Esta proliferación de células madre puede resultar beneficiosa en determinadas situaciones, como cuando es necesario reparar el revestimiento intestinal después de una enfermedad o lesión. Sin embargo, una proliferación excesiva puede predisponer a las células a volverse malignas.
«Tener más células madre significa que cuando el intestino delgado se daña, puede repararse mejor, pero la desventaja es que tener más células madre activas puede conducir a la formación de tumores», dice Yilmaz.
Sorprendentemente, la misma dieta cetogénica que promovió tumores en el intestino delgado tuvo el efecto opuesto en el colon. Los investigadores descubrieron, como en el estudio publicado en “Nature” en 2022, que esta dieta suprimía el desarrollo de tumores de colon. Sin embargo, los nuevos hallazgos sugieren que los cuerpos cetónicos no son responsables de este efecto protector.

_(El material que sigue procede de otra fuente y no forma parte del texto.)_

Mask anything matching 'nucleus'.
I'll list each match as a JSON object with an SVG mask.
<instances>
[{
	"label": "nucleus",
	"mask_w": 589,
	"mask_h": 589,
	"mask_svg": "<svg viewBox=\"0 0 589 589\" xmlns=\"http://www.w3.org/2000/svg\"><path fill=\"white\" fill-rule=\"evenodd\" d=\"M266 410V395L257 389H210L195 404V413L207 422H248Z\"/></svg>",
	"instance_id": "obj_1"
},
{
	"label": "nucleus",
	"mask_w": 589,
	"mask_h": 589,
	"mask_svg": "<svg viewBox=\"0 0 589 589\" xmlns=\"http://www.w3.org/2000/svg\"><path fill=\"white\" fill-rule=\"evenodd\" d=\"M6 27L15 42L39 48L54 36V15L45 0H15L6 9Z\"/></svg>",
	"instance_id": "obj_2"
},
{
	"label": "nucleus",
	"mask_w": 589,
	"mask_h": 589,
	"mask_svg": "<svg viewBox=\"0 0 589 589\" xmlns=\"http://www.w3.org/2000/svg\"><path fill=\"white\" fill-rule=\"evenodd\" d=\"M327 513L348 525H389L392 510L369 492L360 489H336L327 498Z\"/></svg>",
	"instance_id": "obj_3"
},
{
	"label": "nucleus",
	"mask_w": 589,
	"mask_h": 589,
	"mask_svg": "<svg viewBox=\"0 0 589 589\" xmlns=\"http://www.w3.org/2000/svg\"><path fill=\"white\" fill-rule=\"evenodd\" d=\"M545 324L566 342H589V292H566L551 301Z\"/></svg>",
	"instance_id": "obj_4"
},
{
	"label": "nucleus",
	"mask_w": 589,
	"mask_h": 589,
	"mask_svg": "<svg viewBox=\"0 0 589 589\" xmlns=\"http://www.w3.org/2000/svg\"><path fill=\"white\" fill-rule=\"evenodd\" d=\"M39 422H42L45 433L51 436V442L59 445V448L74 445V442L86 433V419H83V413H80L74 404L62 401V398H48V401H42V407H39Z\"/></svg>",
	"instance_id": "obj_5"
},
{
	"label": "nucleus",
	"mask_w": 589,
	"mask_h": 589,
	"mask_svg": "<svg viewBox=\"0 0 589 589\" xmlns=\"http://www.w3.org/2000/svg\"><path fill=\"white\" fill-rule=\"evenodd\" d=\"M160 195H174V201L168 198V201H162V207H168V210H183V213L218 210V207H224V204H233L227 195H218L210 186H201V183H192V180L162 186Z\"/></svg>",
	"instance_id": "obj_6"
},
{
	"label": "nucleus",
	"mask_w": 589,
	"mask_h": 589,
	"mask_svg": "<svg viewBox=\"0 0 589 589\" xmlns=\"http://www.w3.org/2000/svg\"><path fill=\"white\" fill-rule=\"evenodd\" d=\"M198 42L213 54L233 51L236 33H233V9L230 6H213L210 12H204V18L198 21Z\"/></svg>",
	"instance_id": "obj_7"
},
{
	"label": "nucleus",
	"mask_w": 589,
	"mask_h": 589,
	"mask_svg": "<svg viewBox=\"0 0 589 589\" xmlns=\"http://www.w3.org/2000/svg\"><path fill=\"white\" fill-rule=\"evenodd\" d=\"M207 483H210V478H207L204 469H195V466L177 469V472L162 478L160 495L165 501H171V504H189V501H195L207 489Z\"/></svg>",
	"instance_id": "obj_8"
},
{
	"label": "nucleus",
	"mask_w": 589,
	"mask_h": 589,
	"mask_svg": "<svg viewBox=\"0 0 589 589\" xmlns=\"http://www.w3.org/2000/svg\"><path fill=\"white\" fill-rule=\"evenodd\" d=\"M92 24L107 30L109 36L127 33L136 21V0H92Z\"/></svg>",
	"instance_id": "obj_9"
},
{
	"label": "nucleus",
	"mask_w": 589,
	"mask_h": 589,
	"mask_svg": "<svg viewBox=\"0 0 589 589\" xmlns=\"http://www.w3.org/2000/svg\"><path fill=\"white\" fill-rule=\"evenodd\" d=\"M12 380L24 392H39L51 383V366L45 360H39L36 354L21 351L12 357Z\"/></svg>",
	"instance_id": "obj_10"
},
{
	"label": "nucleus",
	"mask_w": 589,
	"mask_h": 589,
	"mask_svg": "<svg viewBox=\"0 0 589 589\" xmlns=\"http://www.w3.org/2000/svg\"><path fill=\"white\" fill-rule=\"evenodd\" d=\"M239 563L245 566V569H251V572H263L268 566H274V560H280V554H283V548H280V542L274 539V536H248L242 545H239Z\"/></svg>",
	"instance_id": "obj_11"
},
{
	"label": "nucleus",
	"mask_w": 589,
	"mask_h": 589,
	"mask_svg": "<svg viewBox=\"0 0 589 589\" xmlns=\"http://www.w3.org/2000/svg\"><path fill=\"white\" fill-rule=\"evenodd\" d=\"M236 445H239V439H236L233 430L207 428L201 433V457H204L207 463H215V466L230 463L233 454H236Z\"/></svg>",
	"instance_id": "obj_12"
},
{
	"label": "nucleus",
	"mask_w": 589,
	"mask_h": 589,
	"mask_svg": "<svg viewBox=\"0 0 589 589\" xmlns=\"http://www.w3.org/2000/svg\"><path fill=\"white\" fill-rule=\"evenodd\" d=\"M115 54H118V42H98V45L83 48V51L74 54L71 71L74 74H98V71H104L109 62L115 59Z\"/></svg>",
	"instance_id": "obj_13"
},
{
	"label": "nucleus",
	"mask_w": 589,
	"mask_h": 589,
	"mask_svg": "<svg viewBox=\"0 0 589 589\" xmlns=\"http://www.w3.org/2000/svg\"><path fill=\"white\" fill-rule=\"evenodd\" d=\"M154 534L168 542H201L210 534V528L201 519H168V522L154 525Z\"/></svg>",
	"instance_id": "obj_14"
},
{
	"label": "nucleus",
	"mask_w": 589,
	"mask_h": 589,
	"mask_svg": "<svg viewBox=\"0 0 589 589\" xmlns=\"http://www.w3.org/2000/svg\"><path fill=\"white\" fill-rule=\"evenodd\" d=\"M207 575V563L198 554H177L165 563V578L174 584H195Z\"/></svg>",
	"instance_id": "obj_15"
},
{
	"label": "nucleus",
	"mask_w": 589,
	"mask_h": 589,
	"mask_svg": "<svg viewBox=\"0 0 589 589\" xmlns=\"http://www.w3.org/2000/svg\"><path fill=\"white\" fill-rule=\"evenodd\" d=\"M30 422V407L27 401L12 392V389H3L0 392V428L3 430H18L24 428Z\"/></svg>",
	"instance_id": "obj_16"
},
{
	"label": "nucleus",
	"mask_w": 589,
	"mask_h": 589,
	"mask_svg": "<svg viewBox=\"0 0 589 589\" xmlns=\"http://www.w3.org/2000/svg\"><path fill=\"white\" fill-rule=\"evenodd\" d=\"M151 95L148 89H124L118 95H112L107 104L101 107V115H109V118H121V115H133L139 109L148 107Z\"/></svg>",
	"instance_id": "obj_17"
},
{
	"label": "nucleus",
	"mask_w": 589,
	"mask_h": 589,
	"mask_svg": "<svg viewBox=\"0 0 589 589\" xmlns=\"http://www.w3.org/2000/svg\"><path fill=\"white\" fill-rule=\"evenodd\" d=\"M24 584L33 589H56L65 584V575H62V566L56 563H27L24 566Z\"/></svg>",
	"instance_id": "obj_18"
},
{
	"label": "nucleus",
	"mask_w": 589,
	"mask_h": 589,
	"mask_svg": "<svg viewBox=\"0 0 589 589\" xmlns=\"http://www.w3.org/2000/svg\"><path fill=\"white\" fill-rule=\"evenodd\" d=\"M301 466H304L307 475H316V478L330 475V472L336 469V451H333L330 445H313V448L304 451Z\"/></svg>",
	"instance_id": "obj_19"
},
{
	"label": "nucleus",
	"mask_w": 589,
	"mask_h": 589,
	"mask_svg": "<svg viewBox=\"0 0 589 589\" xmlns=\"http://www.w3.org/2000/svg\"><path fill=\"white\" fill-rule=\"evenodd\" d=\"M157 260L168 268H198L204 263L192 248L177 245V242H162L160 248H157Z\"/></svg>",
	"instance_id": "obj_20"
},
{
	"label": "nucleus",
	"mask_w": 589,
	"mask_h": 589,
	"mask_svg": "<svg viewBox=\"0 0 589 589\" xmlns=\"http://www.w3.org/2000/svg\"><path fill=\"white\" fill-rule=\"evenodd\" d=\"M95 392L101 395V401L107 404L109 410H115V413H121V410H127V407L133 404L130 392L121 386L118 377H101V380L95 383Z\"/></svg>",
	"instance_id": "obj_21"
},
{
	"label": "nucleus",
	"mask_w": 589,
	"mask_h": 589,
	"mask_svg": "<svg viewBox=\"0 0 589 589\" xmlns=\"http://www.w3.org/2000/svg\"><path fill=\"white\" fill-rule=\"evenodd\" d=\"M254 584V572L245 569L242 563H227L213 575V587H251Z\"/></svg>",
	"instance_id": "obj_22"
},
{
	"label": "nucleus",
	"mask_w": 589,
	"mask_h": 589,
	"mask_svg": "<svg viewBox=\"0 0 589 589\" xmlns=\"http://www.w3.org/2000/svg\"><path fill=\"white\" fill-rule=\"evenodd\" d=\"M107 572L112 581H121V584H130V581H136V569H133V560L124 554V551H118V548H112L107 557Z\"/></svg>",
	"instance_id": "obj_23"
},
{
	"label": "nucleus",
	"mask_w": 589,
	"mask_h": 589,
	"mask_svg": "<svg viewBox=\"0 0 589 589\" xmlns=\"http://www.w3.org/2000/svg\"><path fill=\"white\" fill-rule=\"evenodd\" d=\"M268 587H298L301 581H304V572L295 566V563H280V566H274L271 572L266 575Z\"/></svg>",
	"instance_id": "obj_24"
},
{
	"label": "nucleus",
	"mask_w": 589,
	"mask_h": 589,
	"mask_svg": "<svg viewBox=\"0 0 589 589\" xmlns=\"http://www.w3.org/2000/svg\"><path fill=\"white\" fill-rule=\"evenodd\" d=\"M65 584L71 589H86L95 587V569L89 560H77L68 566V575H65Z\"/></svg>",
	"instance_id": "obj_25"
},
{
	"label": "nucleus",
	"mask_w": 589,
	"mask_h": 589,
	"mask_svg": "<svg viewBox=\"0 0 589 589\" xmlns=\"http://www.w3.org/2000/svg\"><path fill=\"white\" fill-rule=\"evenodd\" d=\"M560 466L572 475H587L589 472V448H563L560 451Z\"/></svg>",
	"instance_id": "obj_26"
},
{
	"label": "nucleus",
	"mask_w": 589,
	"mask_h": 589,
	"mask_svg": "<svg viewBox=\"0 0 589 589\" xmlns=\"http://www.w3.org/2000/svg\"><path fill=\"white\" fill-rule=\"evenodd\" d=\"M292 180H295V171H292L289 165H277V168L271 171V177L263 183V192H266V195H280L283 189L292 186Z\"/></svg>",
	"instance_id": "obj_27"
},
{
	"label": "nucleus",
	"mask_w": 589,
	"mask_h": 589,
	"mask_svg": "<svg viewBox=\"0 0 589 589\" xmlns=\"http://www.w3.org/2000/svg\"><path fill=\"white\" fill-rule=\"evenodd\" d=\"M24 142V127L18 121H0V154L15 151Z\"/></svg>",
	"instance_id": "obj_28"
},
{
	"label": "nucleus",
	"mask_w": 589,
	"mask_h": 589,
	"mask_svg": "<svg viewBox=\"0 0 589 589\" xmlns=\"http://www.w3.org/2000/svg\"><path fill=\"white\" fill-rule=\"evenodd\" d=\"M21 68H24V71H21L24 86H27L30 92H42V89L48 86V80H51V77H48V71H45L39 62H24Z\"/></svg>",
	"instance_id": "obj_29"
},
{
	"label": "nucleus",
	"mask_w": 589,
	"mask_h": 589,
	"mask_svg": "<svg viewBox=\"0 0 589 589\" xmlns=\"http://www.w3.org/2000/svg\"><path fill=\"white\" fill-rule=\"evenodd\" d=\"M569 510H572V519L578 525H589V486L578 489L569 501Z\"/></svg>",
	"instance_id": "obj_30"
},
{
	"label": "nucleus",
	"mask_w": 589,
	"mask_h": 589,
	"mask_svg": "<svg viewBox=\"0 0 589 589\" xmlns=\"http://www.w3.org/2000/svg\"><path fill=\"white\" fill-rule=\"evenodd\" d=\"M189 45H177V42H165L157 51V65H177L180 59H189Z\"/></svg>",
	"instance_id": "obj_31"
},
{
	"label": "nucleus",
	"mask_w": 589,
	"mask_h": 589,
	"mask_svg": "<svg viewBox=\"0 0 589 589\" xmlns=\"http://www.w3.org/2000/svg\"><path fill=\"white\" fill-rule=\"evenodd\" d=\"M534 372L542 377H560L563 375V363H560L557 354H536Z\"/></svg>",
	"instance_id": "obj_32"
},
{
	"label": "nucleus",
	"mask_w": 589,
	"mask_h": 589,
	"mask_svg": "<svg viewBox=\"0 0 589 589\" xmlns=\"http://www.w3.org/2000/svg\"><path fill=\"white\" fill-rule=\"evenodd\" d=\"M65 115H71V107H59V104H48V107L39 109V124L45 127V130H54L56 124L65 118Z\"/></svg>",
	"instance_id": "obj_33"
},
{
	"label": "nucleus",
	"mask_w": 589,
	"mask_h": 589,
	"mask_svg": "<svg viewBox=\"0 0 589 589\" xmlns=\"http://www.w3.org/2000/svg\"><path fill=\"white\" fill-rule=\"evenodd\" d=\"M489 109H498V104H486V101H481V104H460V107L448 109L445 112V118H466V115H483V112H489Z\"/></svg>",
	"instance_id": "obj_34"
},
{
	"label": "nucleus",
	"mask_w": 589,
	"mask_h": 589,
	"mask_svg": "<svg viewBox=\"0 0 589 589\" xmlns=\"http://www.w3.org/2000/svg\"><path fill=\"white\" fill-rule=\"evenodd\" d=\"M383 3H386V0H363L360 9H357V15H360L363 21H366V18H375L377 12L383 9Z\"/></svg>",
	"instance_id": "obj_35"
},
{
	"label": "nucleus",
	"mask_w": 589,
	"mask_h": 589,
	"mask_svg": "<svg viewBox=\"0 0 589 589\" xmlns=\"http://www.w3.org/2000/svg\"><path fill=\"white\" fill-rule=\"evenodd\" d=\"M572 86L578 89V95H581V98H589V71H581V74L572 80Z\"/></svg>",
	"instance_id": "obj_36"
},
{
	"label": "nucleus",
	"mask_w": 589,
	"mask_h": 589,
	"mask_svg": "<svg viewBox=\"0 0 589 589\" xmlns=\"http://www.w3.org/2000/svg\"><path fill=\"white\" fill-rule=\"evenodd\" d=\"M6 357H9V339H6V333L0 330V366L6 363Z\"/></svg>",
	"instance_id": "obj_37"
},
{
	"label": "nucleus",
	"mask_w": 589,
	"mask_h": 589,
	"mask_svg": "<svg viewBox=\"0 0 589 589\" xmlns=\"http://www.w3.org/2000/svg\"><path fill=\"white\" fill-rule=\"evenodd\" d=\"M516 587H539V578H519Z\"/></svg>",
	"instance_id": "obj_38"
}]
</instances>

«Dado el gran interés en los cuerpos cetónicos como el BHB, tanto por su importancia comercial en la salud como por los recientes estudios de alto perfil que sugieren que el BHB suprime el cáncer de colon, esperábamos que fueran directamente responsables. Sin embargo, nuestros experimentos con ratones genéticamente modificados revelaron que estas moléculas son, en esencia, meros espectadores metabólicos. La verdadera sorpresa es que la aceleración del tumor se debe enteramente a la forma en que las cepas celulares procesan y metabolizan la gran cantidad de grasa de la dieta», explica Yilmaz.
Los investigadores ahora quieren estudiar más a fondo por qué las dietas cetogénicas tienen efectos tan diferentes en el colon y el intestino delgado.